# The exercise:
Copy every one of the items below word for word, without the pictures.

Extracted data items
* Start *

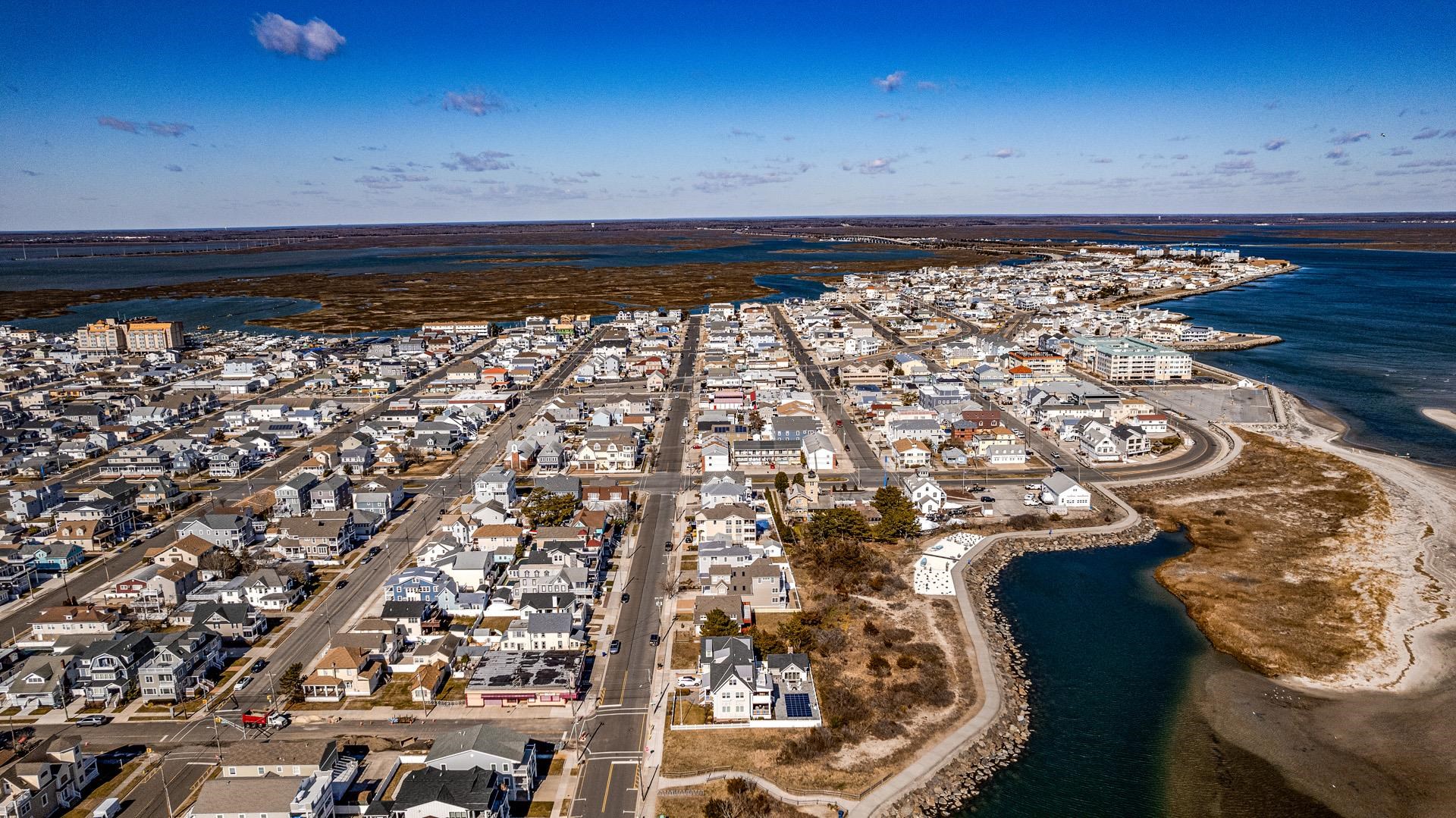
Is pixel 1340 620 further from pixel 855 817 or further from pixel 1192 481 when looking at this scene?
pixel 855 817

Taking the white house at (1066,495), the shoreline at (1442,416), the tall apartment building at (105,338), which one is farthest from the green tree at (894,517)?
the tall apartment building at (105,338)

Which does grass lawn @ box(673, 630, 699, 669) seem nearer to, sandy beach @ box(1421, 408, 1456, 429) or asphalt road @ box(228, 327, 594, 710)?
asphalt road @ box(228, 327, 594, 710)

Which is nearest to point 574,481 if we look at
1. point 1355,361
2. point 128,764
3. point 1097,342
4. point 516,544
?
point 516,544

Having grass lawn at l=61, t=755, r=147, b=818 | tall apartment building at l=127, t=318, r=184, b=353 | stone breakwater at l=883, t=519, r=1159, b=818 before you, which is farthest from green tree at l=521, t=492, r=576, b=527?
tall apartment building at l=127, t=318, r=184, b=353

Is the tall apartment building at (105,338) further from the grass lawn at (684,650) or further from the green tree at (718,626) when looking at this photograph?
the green tree at (718,626)

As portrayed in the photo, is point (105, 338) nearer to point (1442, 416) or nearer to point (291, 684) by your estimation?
point (291, 684)

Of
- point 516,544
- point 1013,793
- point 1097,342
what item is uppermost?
point 1097,342
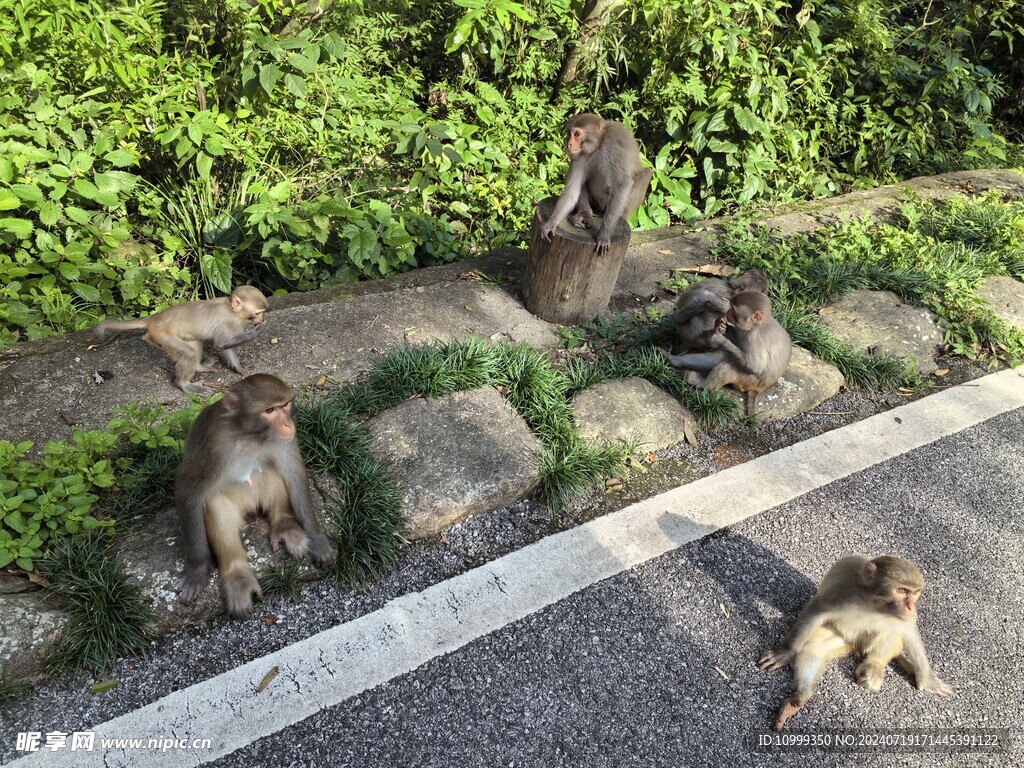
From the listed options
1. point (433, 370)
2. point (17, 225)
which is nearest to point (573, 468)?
point (433, 370)

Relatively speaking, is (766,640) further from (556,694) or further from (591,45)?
(591,45)

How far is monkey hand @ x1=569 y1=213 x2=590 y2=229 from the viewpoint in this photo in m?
4.88

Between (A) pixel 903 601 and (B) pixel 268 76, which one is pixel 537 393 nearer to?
(A) pixel 903 601

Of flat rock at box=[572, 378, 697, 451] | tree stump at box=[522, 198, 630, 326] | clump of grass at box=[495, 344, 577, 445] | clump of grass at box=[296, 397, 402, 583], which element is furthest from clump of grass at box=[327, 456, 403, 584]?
tree stump at box=[522, 198, 630, 326]

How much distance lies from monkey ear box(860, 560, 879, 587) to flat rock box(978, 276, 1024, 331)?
3.71 m

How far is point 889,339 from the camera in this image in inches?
207

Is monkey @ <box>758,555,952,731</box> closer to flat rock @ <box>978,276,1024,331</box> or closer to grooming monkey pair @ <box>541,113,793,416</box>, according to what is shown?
grooming monkey pair @ <box>541,113,793,416</box>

* End *

# Exercise output:
Is pixel 1340 620 further from pixel 855 817 or further from pixel 1192 481 when looking at this scene?
pixel 855 817

Taking the white house at (1066,495), the shoreline at (1442,416), the tall apartment building at (105,338), which one is farthest from the green tree at (894,517)?
the tall apartment building at (105,338)

Which does grass lawn @ box(673, 630, 699, 669) seem nearer to, sandy beach @ box(1421, 408, 1456, 429) or asphalt road @ box(228, 327, 594, 710)?
asphalt road @ box(228, 327, 594, 710)

Which is nearest to point 574,481 if we look at
1. point 1355,361
2. point 128,764
3. point 1097,342
4. point 516,544
?
point 516,544

Having grass lawn at l=61, t=755, r=147, b=818 | tall apartment building at l=127, t=318, r=184, b=353 | stone breakwater at l=883, t=519, r=1159, b=818 before you, which is farthest from green tree at l=521, t=492, r=576, b=527?
tall apartment building at l=127, t=318, r=184, b=353

Is the tall apartment building at (105,338) further from the grass lawn at (684,650) or further from the green tree at (718,626) when looking at this photograph?
the green tree at (718,626)

As portrayed in the photo, is point (105, 338) nearer to point (1442, 416) or nearer to point (291, 684) by your estimation?
point (291, 684)

Of
- point 516,544
- point 1013,793
- point 1097,342
what item is uppermost?
point 1097,342
From the listed options
1. point (433, 370)
2. point (17, 225)
which is nearest to point (573, 468)?
point (433, 370)

Relatively speaking, is (766,640) further from (556,694) or further from (591,45)?
(591,45)

How far is monkey hand @ x1=569 y1=213 x2=590 y2=229 from the viewpoint in this photo in m?
4.88

Between (A) pixel 903 601 and (B) pixel 268 76, which one is pixel 537 393 nearer to?
(A) pixel 903 601

Of flat rock at box=[572, 378, 697, 451] | tree stump at box=[522, 198, 630, 326] | clump of grass at box=[495, 344, 577, 445] | clump of grass at box=[296, 397, 402, 583], which element is furthest from clump of grass at box=[327, 456, 403, 584]?
tree stump at box=[522, 198, 630, 326]

How much distance lies from monkey ear box(860, 560, 879, 587) to flat rock box(978, 276, 1024, 331)?
3.71 m

How far is point 889,339 from the camera in this image in inches?
207

Is monkey @ <box>758,555,952,731</box> closer to flat rock @ <box>978,276,1024,331</box> or closer to grooming monkey pair @ <box>541,113,793,416</box>, according to what is shown?
grooming monkey pair @ <box>541,113,793,416</box>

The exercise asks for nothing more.